# Sunday spares



## Puff1 (Aug 6, 2006)

Doing a couple racks today. 
One rubbed with Wolfe Rub, and one with a mix I came up with,smoked over Hickory& Apple . I always rub Mustard on the ribs, then the dry rub on top. I'm trying a different kind of Mustard today, anxious to see how it works 8-[ 









Also picked up a new toy, i'll never miss a NASCAR crash again


----------



## Cliff H. (Aug 6, 2006)

Looking good Puff.  Blue shop towels hold together better that Sparkle on any day, huh.


----------



## Puff1 (Aug 6, 2006)

Chuckwagoncook said:
			
		

> Puff lookin good, what kind of mustard did you use?  If you dont mind me asking?


It's a secret [-(  :!:


----------



## Puff1 (Aug 6, 2006)

Cliff H. said:
			
		

> Looking good Puff.  Blue shop towels hold together better that Sparkle on any day, huh.
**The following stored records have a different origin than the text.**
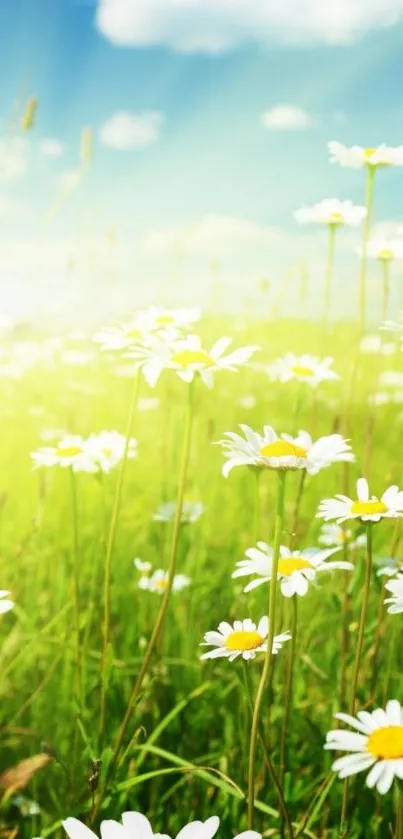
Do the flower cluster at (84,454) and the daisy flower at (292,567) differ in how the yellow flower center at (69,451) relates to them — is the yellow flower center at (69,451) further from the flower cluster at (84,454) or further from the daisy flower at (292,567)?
the daisy flower at (292,567)

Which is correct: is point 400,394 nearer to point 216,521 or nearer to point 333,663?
point 216,521

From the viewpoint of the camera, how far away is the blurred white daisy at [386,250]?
4.33 ft

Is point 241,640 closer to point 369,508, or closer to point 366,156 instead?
point 369,508

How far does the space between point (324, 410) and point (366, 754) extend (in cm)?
370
That's one of those plastic mats for cutting, they really work well :!:


----------



## Puff1 (Aug 6, 2006)

Ribs are foiled  
And the new toy is perfect  






Haven't missed a crash


----------



## Nick Prochilo (Aug 6, 2006)

Looking good Puffy boy!


----------



## LarryWolfe (Aug 6, 2006)

Nice looking bones so far Puff!


----------



## Puff1 (Aug 6, 2006)

Snack time!


----------



## Captain Morgan (Aug 6, 2006)

Gotta love the Mav.

Were the ribs enhanced?


----------



## Finney (Aug 6, 2006)

Looks good Puff-daddy.


----------



## The Missing Link (Aug 6, 2006)

looking good puff. :grin:


----------



## wittdog (Aug 6, 2006)

Looking good Puff


----------



## ScottyDaQ (Aug 6, 2006)

Looks goooood Puff. 

Ahem .... #29. =D>  =D>  =D>


----------



## cleglue (Aug 6, 2006)

I use the French's yellow mustard all the time.  I haven't used another mustard but I can't really taste the mustard after smoking the ribs.  I'm interested in hearing your results.

Looking good so far.


----------



## Puff1 (Aug 6, 2006)

ScottyDaQ said:
			
		

> Looks goooood Puff.
> 
> Ahem .... #29. =D>  =D>  =D>



With all do respect #29 take a bow :bow: :!:


----------



## SteerCrazy (Aug 7, 2006)

I make a special brown pale ale mustard mixed with brown sugar and tabasco. I always slather my ribs then add the rub. I also slather my pork butts as well. Turns out great, you can never taste the mustard either. Helps produce a nice bark in combo with the rub.


----------



## Bruce B (Aug 7, 2006)

Some finished pics please...looks great. Where did you pick up the Maverick at...store or on line?


----------



## Puff1 (Aug 7, 2006)

Picked up the Maverick at Bed, Bath & Beyond. I used the coupon that comes in the mail, cost me $33.
These weren't the best ribs I ever cooked. I did the 321 thing. 
They were tough & didn't pull away from the bone on the ends at all. I like them in between chewy & falling off the bone. Flavor wasn't bad. 



One sauced, one without.


----------



## Finney (Aug 7, 2006)

Look good to me, Puff-daddy.


----------



## Greg Rempe (Aug 7, 2006)

Perhaps a little more time in the foil next go around, Puff


----------



## Puff1 (Aug 7, 2006)

Greg Rempe said:
			
		

> Perhaps a little more time in the foil next go around, Puff


I was thinking the same thing :!:


----------